§ **EXERCICES PROPOSÉS**:
- a) Les affirmations suivantes concordent-elles avec le texte sur le parc François-Billoux ? (i) En 1974, Marseille a racheté 58 hectares à la sucrerie Saint-Louis. (ii) Dans les années 1950, Marseille comptait six grands jardins publics. (iii) Depuis fin 2019, une ligne de métro a son terminus à Gèze. Répondez par oui ou par non, en citant chaque fois les mots décisifs du texte.
- b) Pouvez-vous poursuivre le texte sur le parc François-Billoux à partir de sa dernière phrase ?
### TEXTE À ANALYSER
Parc François Billoux, Marseille

Les nouveaux prédateurs

Par Valérie Manteau

Parmi toutes les histoires qu’on peut colporter sur les quartiers Nord de Marseille, et dieu sait qu’il s’en raconte mille et une variantes, on entend rarement quelqu’un du centre-ville dire qu’il (encore moins elle) y va bouquiner au parc.

Ou qu’il ou elle y emmène jouer ses enfants.

On dirait qu’on est encore dans les années 1950, quand n’existaient dans tout Marseille que 4 grands jardins publics, tous dans les quartiers Sud (Puget, Borely, Longchamp et Pharo). Pourtant, comme le raconte l’historienne Judith Aziza[1], à partir des années 1960 la Ville a massivement investi pour ouvrir des espaces verts à disposition de tous, et c’est ainsi qu’en 1974 Marseille a racheté à la sucrerie Saint-Louis, alors presque centenaire et pilier du quartier éponyme, 58 hectares, comprenant deux bastides, une ligne de chemin de fer desservant l’usine et un moulin, pour en faire, à la demande des élus communistes, un jardin public pour ce quartier ouvrier. C’en est aujourd’hui encore l’un des plus charmants de Marseille et des plus riches, en termes d’essences d’arbres.

Il a pris, en hommage, le nom d’un élu historique du secteur et résistant du Parti : François Billoux.

Le parc accueille aujourd’hui la mairie des 15e/16e arrondissements, dans l’ombre de la sucrerie qui a cessé son activité, ses employés rejoignant au chômage le quart des habitants du secteur, qui était pourtant le cœur industriel de Marseille. On voit encore des cheminées d’usines pointer çà et là dans le paysage, faisant peine à côté des tours d’Euroméditerranée qui se partagent la skyline avec Notre-Dame-de-la-Garde. Avec tout ça, le secteur a cessé de voter majoritairement communiste ; il a majoritairement cessé de voter tout court, d’ailleurs.

Le stigmate des quartiers Nord lui colle à la peau, et il n’y a guère que le marché aux puces pour attirer du monde par ici ; mais ceci est appelé à changer.

Depuis fin 2019, on peut y venir en métro du centre-ville, la ligne ayant ouvert son nouveau terminus à Gèze, à deux pas. Le loup est dans la bergerie : cette station a pour mission de « décloisonner » le quartier, permettant à ses habitants de venir en centre-ville, mais peut-être, surtout, au grand centre-ville d’étendre ses bras avides jusqu’aux quartiers Nord.

Habitant l’Estaque, Edith Amsellem avait, elle, l’habitude de venir au parc François-Billoux avec sa fille quand elle était petite ; probablement par le précieux bus 35, qui emmène les gamins d’ici à la plage de Corbières. Aujourd’hui, sa fille a bien grandi, elle aurait plutôt l’âge d’escalader les barrières du parc après la fermeture pour venir y faire la bringue avec ses copains. Quoiqu’on ne sache pas vraiment s’il y a des fêtes, la nuit, dans ce jardin municipal.
######
### DONNÉES BRUTES
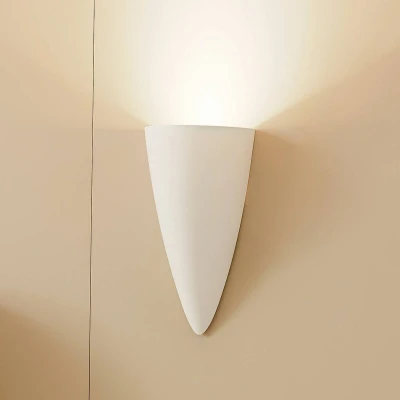 Afbeelding van Wandlamp Lindby Pascali, hoogte 42 cm, wit, gips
######
§ **CORRIGÉ PAR EXERCICE**:
- a)
(i) Oui : « en 1974 Marseille a racheté à la sucrerie Saint-Louis, alors presque centenaire et pilier du quartier éponyme, 58 hectares ».
(ii) Non : « n’existaient dans tout Marseille que 4 grands jardins publics ».
(iii) Oui : « Depuis fin 2019, on peut y venir en métro du centre-ville, la ligne ayant ouvert son nouveau terminus à Gèze ».

- b)
Dans le coin le plus en friche, au bout de la voie ferrée, un portail mal fermé ne bloque pas vraiment l’accès au château hanté qu’est l’ancienne sucrerie. On trouve quelques capotes abandonnées, traces d’une certaine activité nocturne. On se demande si on serait à l’aise, ici, la nuit, malgré la bulle paisible et conviviale qu’est ce jardin public quand il est occupé par les gamins et mis en musique par les cigales. Car quand on parle de peurs et d’occupation de l’espace public, à Marseille comme ailleurs, on pense d’abord et évidemment aux difficultés qu’y ont les femmes.

La forêt urbaine nous est un espace inhospitalier, et ceci ne s’est guère amélioré pour les plus jeunes générations... 

Or en pleine journée, le parc François-Billoux est une bulle de convivialité féminine, où les mères pique-niquent à l’ombre alors que les enfants, dédaignant les jeux installés pour eux, s’éclatent dans les jets d’eau. Si les groupes de mères se mélangent peu, leurs enfants jouent ensemble sans distinction, et on se fait la réflexion que les plus âgés ont une aisance, une fluidité dans les rapports garçons-filles que nous n’avions pas à leur âge.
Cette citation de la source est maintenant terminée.